Out of the Humidor
From the Print Edition:
Richard Branson, Sept/Oct 2007
(continued from page 1)
As the proud son of Cuban immigrants, I take exception to Mr. [Charles] Rangel trivializing the suffering of the Cuban people (inside and outside of Cuba) simply because of a comment by a young Cuban who did not know how many acres of land his family lost in Cuba. [" A Democratic View," June 2007]. I do not run across many African-Americans who know where their ancestors lived in Africa or who can tell me who enslaved them here in the United States. Slavery happened, prejudice still exists today, and I am fairly certain that Mr. Rangel fights for what he thinks is right on this topic, regardless of how inconvenient it may seem to others.
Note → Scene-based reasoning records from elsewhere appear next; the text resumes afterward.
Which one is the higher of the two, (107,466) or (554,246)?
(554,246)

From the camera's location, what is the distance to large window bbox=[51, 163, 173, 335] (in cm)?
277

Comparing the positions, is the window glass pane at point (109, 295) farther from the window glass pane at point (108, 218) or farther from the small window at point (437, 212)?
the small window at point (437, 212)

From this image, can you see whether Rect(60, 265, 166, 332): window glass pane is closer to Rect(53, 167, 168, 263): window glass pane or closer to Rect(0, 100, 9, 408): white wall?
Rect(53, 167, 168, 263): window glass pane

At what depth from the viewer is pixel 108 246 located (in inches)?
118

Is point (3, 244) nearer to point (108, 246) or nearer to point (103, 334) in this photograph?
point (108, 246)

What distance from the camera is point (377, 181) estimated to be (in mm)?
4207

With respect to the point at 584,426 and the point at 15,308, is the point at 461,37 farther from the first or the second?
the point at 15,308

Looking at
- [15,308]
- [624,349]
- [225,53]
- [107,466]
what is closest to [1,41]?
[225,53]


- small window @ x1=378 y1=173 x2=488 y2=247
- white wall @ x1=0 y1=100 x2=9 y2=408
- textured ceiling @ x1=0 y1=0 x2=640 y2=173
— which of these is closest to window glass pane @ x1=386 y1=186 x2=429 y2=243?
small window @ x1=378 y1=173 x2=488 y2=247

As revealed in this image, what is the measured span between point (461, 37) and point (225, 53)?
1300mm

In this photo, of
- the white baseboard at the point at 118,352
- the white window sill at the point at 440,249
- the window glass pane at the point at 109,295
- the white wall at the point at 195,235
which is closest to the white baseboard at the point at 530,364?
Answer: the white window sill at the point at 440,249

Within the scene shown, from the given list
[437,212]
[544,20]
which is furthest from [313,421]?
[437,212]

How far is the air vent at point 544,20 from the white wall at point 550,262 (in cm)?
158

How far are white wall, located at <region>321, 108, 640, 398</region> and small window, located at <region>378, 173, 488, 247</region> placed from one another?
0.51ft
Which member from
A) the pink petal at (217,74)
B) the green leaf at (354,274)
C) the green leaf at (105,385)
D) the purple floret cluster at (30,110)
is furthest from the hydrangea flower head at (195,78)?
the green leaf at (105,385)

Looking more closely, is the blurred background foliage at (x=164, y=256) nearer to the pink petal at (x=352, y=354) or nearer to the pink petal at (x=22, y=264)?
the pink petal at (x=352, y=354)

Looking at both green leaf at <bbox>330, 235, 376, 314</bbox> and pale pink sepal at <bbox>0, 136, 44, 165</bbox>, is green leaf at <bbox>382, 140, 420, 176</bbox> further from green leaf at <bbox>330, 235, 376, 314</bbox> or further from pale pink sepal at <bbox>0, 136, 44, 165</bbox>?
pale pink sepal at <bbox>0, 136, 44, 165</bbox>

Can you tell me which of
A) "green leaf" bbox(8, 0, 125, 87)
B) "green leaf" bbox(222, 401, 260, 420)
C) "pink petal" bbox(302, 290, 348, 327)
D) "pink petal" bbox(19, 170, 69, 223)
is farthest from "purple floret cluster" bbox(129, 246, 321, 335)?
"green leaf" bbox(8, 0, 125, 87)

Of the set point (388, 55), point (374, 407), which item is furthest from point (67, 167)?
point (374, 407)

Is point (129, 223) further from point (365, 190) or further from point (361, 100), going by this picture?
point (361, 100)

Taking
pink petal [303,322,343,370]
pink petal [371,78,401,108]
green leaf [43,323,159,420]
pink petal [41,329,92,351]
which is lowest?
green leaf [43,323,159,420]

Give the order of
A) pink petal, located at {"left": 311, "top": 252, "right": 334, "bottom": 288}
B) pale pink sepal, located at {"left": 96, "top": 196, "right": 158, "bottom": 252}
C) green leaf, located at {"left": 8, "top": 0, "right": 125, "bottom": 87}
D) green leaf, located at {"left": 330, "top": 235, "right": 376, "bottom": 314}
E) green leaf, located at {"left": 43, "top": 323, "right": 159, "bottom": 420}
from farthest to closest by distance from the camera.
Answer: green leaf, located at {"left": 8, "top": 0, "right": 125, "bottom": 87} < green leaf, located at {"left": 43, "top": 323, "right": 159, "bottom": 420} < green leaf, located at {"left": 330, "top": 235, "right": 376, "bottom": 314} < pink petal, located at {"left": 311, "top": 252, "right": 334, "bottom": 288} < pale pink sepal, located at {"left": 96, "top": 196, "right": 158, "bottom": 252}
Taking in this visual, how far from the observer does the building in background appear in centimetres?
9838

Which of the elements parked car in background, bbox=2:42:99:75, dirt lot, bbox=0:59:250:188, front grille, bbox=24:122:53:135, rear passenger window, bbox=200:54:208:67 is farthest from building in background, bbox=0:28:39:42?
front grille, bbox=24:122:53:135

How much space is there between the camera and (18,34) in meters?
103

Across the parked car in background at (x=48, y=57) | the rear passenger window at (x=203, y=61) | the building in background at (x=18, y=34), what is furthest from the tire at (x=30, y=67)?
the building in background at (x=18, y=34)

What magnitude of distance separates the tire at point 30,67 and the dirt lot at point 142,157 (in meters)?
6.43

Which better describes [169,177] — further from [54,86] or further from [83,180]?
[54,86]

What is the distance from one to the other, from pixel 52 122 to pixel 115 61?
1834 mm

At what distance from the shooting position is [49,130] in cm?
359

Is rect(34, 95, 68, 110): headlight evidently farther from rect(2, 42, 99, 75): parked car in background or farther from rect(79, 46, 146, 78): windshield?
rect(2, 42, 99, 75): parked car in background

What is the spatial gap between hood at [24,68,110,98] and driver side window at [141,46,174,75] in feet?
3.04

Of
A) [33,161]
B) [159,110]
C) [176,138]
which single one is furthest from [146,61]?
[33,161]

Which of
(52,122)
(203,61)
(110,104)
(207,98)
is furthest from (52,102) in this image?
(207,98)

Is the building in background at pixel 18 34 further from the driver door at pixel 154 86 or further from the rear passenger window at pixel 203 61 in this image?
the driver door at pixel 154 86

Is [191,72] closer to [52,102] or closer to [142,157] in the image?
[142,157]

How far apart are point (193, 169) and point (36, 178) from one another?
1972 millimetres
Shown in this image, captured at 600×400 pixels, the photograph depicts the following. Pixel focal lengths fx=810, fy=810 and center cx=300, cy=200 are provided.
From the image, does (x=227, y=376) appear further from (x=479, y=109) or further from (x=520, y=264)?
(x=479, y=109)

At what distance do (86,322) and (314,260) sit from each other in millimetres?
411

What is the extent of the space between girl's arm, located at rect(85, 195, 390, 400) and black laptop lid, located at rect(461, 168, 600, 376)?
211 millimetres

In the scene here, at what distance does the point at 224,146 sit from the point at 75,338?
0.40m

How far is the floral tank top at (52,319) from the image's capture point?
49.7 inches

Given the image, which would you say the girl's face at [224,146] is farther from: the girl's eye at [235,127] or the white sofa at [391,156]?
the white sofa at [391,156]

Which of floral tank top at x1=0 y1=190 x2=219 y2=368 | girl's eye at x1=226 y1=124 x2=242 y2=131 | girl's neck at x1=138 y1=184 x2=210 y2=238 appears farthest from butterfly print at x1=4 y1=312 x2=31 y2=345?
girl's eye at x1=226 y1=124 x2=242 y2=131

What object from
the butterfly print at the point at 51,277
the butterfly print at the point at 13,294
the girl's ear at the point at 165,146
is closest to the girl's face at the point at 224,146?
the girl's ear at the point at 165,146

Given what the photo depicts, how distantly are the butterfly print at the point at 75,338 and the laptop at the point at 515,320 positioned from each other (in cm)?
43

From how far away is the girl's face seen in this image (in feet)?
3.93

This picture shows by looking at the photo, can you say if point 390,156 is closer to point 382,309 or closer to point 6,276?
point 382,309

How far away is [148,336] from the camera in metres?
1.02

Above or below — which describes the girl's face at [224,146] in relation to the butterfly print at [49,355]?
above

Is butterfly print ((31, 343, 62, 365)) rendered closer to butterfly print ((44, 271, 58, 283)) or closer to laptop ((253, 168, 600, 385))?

In Cuba, people still can't vote, they can't leave the island, and are jailed if they speak out against the government. Yet people like Mr. Rangel who probably deep down admire Castro want to ignore what is going on there. The liberals want to ignore the suffering of the Cuban people and reward Castro because they secretly (some not so secretly) admire him. The conservatives will likely want to normalize relations with Castro because of political pressure from business leaders.
Cuban-Americans in exile: Keep up the pressure. Nobody else cares about what is right for Cubans. Your vote counts, but it will only count if we stick together!
Editor's note: We are not minimizing the hardships of the Cuban people. But after 45 years, you should ask yourself, is the policy working? Does it create more suffering? What is your goal? Democracy's strength is its openness. Open the doors and shine its light on Cuba, and it is almost a certainty change will occur there quickly.
As I write you, I am on a 10-day trip to Hawaii. Good for me, right? But alas, I am an avid cigar smoker, which seems to be taboo here. I can compromise by not smoking on the beach, in my room, in a bar, but when I cannot even light up on the spacious balcony of my $400-per-night room, something must be done.
As I had my morning coffee, I read an article about how Hawaii was losing in the battle for vacationing consumers' dollars. I cannot help but think it could have something to do with its stringent laws on smoking. I work hard and I play hard, and at the end of the day, I enjoy a good cigar with my whiskey or brandy. The place is beautiful, but I will be taking my hard-earned dollars elsewhere next vacation.
Somehow the pursuit of life, liberty and happiness has taken a cruel turn. What's next, prohibition?
Shark River Hills, New Jersey
I would like to start off by saying thank-you for a well-done and executed magazine. My wife and I both look forward to the articles and ratings.